[Originally published in Queen Anne & Magnolia News, June 9, 2010]
When it comes to cinema, for some of us (not naming names here), the terms “Russian” and “lugubrious” tend to be interchangeable. So encountering a movie like Hipsters is either liberating or deeply unsettling to one’s core values. This rollicking musical comedy, or comedy with lotsa music, is a hoot.
It’s 1955, and Moscow—or at least a portion of its teens verging on 20somethings—does not believe in tears. On the other hand, quite a few party-line Communist youths do, and some of them are marshaling to conduct a night raid: a group of self-styled “hipsters” their age have gathered in a remote outbuilding to play jazz and dance. When the celebrants twig to the raid and try to escape, scissors-wielding apparatchiks lay hold of them and set about shearing their hair, which is done up in decadent fashion perceived to be Western. One gorgeous blonde (Elena Glikman) breaks free and runs into the adjacent park, with fervent reformer Mels (Anton Shagin) in pursuit. Even though the dance has been broken up, rambunctious jazz music continues on the soundtrack and scores their chase through the trees, tracked by a rushing camera in CinemaScope ecstasy.
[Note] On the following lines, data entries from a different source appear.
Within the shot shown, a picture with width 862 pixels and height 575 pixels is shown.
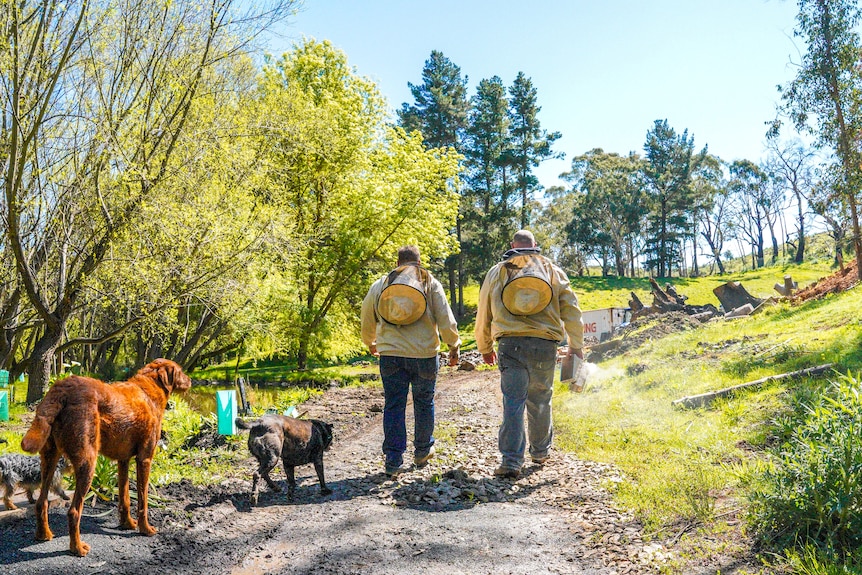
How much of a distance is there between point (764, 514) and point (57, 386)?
4.84 m

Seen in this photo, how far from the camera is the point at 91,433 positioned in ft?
14.8

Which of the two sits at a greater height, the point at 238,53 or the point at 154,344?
the point at 238,53

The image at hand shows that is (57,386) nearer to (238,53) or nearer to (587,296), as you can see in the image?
(238,53)

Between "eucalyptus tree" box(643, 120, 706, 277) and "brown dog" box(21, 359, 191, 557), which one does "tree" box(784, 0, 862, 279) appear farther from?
"eucalyptus tree" box(643, 120, 706, 277)

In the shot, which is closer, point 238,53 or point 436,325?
point 436,325

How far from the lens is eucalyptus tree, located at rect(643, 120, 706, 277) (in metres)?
72.0

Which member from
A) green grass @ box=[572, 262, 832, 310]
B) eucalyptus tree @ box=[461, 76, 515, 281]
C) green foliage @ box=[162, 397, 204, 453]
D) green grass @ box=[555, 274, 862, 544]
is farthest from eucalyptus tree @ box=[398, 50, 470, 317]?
green foliage @ box=[162, 397, 204, 453]

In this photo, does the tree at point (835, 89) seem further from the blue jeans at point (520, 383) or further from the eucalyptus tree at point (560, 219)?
the eucalyptus tree at point (560, 219)

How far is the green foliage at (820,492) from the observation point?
3924 millimetres

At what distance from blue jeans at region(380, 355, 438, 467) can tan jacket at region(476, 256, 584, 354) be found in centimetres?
71

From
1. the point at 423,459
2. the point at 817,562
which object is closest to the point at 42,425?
the point at 423,459

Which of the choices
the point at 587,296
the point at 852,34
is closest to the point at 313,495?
the point at 852,34

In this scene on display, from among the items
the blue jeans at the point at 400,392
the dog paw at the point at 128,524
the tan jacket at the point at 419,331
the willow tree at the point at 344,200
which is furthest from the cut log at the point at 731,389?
the willow tree at the point at 344,200

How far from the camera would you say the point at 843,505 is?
3.92 metres
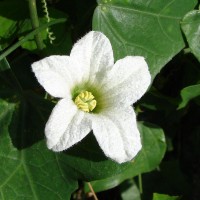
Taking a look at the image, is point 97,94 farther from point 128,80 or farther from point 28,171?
point 28,171

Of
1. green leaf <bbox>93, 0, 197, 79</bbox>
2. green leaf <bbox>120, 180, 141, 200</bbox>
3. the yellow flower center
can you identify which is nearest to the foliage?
green leaf <bbox>93, 0, 197, 79</bbox>

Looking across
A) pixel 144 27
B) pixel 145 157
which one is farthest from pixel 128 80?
pixel 145 157

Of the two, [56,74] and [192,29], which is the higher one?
[56,74]

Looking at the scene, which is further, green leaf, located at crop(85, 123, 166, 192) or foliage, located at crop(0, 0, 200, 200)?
green leaf, located at crop(85, 123, 166, 192)

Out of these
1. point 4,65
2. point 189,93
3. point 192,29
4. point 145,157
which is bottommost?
point 145,157

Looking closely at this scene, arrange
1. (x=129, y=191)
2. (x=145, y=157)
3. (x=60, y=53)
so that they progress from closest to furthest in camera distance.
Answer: (x=60, y=53), (x=145, y=157), (x=129, y=191)

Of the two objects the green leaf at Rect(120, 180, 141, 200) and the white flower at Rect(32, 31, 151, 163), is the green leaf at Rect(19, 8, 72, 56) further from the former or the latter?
the green leaf at Rect(120, 180, 141, 200)

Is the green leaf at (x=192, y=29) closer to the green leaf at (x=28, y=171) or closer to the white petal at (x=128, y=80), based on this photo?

Actually, Mels isn’t necessarily all that fervent in his commitment to repression. It’s more a matter of his having been browbeaten into it by his party supervisor and sorta-girlfriend Katya (Evgeniya Khirivskaya), a dark-haired zealot who gives every indication of being a stunner if only someone were to melt her severity a little. He catches up with the fleeing blonde, who identifies herself as Polza, which a second later isotopically transmutes into “Polly.” Even nicknames are vehicles for decadent Western influence, and it’s not long before Mels has become (say it isn’t so, comrade!) “Mel.”
Hipsters is one of two films representing SIFF 2010 Emerging Master Valery Todorovsky. The other, the 1998 Land of the Deaf, was not available for preview.